March 06, 2022 — On International Women’s Day, we celebrate the power and potential of women and girls. We recognize their courage, resilience and leadership. We mark the ways in which we are making progress towards a more gender-equal world.
At the same time, we see how that progress is being undermined by multiple, interlocking and compounding generational crises.
Currently, we are witnessing the horrifying situation in Ukraine where the impacts on women and girls, including the hundreds of thousands displaced, remind us: all conflicts, from Ukraine to Myanmar to Afghanistan, from the Sahel to Yemen, exact their highest price from women and girls. The Secretary- General has been clear, War Must Stop.
Recently, we have seen the impact of COVID-19 in increasing inequalities, driving poverty and violence against women and girls; and rolling back their progress in employment, health and education. The accelerating crises of climate change and environmental degradation are disproportionately undermining the rights and wellbeing of women and girls. They are multiplying insecurity at all levels, from individual and household to national. Rising temperatures, extended droughts, violent storms and floods are resulting in loss of livelihoods, they are depleting resources and fueling migration and displacement. The latest major IPCC report on climate change, and our Secretary-General, have warned us that ‘nearly half of humanity is living in the danger zone – now, ’and that ‘many ecosystems are at the point of no return – now’.

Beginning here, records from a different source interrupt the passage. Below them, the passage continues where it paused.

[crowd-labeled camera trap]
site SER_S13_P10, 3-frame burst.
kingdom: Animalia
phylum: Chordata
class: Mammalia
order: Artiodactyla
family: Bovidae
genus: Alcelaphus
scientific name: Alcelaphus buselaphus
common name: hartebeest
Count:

Climate change is a threat multiplier. But women, and especially young women, are solution multipliers.
We have today the opportunity to put women and girls at the centre of our planning and action and to integrate gender perspectives into global and national laws and policies. We have the opportunity to re-think, re-frame and re-allocate resources. We have the opportunity to benefit from the leadership of women and girls environmental defenders and climate activists to guide our planet’s conservation. We need Indigenous women’s inter-generational knowledge, practices and skills.
It will take unprecedented levels of global cooperation and solidarity to succeed, but there is no alternative to success. We must protect our hard-won gains on human rights and women’s rights and lead decisively to leave no woman or girl behind.
We have a blueprint to follow. It involves women’s full and equal participation and leadership in decision-making; their access to green jobs and the blue economy; and their equal access to finance and resources.
We need to ensure universal social protection and a care economy that protects us all. We have to scale up financing for gender-responsive climate, environmental and disaster risk initiatives; including for COVID-19 recovery and to increase resilience to future shocks. The solution is there. We resolve to pursue it.
Let us make this International Women’s Day a moment to recall that we have the answers not just for SDG 5 but, through the advancement of gender equality, for all 17 Sustainable Development Goals and Agenda 2030. I look forward to working with every one of you to that end.